256 N.W.2d 69 | Mich. Ct. App. | 1977
DEMBINSKI
v.
AETNA CASUALTY & SURETY COMPANY
Michigan Court of Appeals.
Frank R. Langton, for plaintiff.
Collins & Einhorn, P.C., for defendant.
Before: DANHOF, C.J., and R.B. BURNS and E.A. QUINNELL,[*] JJ.
R.B. BURNS, J.
Plaintiff had summary judgment entered against him in an action to recover under an insurance contract covering his truck, and appeals.
While plaintiff was carrying a ceramic mold from his store through a vestibule or hallway toward an outside doorway to load the mold into his truck, he slipped in a puddle of water, fell, and injured his back. He was twenty feet from his truck when he fell. The mold did not land on him.
Plaintiff's insurance policy provides that defendant will pay "personal protection benefits * * * as a result of bodily injury caused by accident and arising out of the ownership, operation, maintenance or use, including loading or unloading, of a motor vehicle * * * ". Plaintiff contends that his injury was caused by an accident arising out of the loading of his truck.
Loading and unloading clauses in insurance contracts have been broadly construed against insurance *183 companies because they have been ambiguous and because a broad construction prevents the clause from being consumed by the term "use" and rendered mere surplusage. Thus, such a clause could encompass the period during which an object was removed from its place of rest and was carried to and placed in a vehicle. See e.g., Allstate Insurance Co v Valdez, 190 F Supp 893 (ED Mich, 1961).
The clause is not ambiguous in the instant case. The insurance contract excludes "bodily injury * * * arising out of * * * use, including loading and unloading, of a parked vehicle unless * * * such bodily injury was the direct result of physical contact with * * * property being lifted onto or lowered from such motor vehicle in the loading or unloading process". The wording of this exclusion is similar to and complies with the definition of accidental bodily injury arising out of use of a parked vehicle contained in MCLA 500.3106; MSA 24.13106. Thus, it is clear that the loading process consists only of the lifting of property into the vehicle.
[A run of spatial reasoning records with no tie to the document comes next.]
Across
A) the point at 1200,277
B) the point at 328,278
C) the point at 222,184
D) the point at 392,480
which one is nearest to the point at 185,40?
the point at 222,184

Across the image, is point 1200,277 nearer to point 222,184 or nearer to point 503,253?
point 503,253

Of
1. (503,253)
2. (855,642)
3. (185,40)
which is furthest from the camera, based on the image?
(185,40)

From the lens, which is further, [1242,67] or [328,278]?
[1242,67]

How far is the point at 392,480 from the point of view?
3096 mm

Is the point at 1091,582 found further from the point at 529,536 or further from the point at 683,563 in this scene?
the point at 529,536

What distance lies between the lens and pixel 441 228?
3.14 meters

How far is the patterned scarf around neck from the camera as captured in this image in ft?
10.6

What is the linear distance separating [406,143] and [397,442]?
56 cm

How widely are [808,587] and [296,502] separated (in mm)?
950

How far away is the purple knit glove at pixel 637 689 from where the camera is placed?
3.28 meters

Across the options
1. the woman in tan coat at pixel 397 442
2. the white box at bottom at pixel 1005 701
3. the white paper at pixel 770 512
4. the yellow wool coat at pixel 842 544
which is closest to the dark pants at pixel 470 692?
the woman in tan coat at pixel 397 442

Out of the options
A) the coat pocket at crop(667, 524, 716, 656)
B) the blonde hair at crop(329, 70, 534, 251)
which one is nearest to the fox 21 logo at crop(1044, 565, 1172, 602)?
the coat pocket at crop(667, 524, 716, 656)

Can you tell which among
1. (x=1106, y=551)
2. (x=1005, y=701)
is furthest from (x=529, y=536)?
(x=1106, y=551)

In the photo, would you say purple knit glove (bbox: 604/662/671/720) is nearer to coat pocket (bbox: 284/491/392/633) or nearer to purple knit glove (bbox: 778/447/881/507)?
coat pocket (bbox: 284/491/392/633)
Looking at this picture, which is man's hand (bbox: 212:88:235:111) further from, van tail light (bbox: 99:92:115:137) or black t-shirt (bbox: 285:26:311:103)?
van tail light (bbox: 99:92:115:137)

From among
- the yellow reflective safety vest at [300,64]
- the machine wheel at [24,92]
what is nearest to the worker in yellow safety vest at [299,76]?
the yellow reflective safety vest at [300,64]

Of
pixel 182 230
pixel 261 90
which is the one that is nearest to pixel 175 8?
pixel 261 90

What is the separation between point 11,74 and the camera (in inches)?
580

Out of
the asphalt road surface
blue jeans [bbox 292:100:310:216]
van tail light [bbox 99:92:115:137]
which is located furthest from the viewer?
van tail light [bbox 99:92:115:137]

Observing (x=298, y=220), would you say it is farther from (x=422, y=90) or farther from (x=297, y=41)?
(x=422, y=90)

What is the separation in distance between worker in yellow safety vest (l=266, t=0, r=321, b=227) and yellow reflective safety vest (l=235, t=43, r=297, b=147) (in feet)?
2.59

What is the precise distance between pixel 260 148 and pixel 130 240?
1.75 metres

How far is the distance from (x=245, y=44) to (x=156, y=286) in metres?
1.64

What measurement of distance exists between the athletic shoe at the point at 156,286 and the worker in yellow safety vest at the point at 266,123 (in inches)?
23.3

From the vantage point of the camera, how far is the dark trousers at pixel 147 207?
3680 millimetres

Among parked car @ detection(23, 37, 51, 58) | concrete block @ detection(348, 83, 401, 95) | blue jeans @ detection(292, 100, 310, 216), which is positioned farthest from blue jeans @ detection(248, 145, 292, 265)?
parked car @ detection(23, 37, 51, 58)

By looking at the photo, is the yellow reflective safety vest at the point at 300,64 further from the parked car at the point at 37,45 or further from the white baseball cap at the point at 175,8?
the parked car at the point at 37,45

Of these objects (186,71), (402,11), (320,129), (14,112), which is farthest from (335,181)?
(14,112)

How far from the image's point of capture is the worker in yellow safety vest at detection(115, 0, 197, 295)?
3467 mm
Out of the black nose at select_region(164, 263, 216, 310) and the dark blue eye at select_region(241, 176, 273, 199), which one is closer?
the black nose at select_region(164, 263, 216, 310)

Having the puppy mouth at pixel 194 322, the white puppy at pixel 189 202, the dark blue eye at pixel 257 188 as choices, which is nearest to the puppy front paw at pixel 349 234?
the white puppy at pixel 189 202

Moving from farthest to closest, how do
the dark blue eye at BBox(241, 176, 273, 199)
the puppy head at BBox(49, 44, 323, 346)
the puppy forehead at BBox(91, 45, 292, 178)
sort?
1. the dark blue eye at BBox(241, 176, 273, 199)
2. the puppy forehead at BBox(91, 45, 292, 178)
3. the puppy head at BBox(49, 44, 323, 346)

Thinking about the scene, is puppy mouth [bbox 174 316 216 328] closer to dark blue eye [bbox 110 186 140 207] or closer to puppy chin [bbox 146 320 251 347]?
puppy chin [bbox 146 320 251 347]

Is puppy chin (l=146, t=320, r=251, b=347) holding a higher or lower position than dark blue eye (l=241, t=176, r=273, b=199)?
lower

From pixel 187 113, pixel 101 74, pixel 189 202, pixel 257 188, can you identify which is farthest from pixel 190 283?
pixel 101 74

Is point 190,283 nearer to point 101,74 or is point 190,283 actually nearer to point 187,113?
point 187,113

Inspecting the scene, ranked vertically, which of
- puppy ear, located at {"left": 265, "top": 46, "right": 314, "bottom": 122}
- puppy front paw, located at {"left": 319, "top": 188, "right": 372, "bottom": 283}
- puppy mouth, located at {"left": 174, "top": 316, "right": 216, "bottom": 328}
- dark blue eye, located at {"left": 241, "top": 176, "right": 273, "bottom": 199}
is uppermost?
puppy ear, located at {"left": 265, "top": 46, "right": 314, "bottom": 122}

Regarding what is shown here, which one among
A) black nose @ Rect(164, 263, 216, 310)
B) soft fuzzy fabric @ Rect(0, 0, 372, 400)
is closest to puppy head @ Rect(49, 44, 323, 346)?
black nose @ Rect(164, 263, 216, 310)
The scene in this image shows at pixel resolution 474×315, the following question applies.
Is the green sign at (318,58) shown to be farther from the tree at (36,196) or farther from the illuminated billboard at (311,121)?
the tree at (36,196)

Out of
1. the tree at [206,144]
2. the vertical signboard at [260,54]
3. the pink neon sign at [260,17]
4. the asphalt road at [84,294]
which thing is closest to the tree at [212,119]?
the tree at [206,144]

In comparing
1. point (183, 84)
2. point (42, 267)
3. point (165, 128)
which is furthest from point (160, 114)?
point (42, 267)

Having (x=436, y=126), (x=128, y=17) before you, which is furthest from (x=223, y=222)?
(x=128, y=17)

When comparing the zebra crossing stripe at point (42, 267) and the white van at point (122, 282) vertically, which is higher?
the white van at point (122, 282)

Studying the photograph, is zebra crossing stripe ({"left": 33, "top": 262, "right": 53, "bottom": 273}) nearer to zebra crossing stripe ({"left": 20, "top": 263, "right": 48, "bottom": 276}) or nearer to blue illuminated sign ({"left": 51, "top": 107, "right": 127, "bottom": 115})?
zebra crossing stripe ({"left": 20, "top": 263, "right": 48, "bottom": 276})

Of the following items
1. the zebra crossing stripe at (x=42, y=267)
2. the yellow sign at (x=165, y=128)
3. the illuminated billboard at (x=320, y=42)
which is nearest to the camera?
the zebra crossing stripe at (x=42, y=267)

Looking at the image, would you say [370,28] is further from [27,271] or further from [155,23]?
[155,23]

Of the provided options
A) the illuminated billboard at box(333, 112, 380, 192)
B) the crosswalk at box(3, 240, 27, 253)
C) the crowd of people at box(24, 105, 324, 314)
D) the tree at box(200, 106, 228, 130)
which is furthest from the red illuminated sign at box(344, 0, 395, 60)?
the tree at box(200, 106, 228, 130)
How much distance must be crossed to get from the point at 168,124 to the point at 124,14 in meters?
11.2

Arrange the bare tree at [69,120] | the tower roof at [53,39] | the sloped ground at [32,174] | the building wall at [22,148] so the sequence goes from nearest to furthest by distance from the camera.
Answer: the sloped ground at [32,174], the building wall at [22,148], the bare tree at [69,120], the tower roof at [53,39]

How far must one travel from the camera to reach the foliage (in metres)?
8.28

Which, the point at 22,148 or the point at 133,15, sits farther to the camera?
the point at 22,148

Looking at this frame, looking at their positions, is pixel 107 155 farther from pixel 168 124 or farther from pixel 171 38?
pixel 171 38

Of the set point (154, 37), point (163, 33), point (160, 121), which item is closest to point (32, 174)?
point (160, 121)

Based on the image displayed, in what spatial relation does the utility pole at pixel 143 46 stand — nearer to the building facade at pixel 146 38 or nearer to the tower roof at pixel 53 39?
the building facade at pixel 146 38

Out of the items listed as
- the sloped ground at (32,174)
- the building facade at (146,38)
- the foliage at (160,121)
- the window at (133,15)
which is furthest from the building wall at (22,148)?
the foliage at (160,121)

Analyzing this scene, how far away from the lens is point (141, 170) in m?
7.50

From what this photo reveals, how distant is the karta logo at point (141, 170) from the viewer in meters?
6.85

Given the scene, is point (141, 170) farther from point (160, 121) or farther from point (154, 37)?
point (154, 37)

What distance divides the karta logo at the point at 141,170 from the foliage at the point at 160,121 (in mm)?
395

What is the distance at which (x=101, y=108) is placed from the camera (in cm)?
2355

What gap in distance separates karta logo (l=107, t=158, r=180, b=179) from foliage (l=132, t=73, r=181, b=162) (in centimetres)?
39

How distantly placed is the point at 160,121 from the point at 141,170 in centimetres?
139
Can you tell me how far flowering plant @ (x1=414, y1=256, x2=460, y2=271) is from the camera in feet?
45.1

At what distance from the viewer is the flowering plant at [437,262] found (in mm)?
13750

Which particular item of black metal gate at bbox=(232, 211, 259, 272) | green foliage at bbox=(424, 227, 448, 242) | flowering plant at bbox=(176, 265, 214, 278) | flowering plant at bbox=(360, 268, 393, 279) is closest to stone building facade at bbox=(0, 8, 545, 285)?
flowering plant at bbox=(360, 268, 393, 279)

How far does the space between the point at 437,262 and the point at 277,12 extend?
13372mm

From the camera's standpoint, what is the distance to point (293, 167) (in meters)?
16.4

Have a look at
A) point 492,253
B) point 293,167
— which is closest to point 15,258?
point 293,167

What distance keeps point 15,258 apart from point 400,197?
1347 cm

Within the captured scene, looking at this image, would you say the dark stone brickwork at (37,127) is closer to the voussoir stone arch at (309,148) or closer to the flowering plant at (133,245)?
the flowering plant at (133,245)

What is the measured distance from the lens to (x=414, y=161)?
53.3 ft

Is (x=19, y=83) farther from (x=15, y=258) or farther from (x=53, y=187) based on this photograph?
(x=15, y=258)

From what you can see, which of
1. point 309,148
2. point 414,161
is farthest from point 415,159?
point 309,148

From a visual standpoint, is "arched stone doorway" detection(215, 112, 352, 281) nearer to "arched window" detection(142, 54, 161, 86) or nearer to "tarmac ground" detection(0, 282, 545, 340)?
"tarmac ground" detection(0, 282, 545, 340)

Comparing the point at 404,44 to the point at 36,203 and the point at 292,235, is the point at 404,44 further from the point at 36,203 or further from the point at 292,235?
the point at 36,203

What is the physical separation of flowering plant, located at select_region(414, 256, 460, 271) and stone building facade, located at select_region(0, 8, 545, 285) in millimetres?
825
Since plaintiff was not lifting the mold into the truck, he was not loading the truck. He was merely preparing to load the truck. This type of injury was excluded from the contract.
Nor was plaintiff's injury a direct result of physical contact with property being lifted into the truck. His injury was a result of slipping in the puddle, and the mold, not having landed on plaintiff, did not contribute to the injury.
Plaintiff also argues that summary judgment was improper because there existed a genuine issue as to a material fact, i.e., whether plaintiff's injury occurred while he was loading the truck. The dispute is not as to what occurred, but as to whether what occurred came within the insurance *184 coverage of loading. This is a question of law, not fact, so that summary judgment was properly granted. See Burroughs Corp v Detroit, 18 Mich App 668, 674-675; 171 NW2d 678, 681 (1969).
Affirmed. Costs to defendant.
NOTES
[*] Circuit judge, sitting on the Court of Appeals by assignment.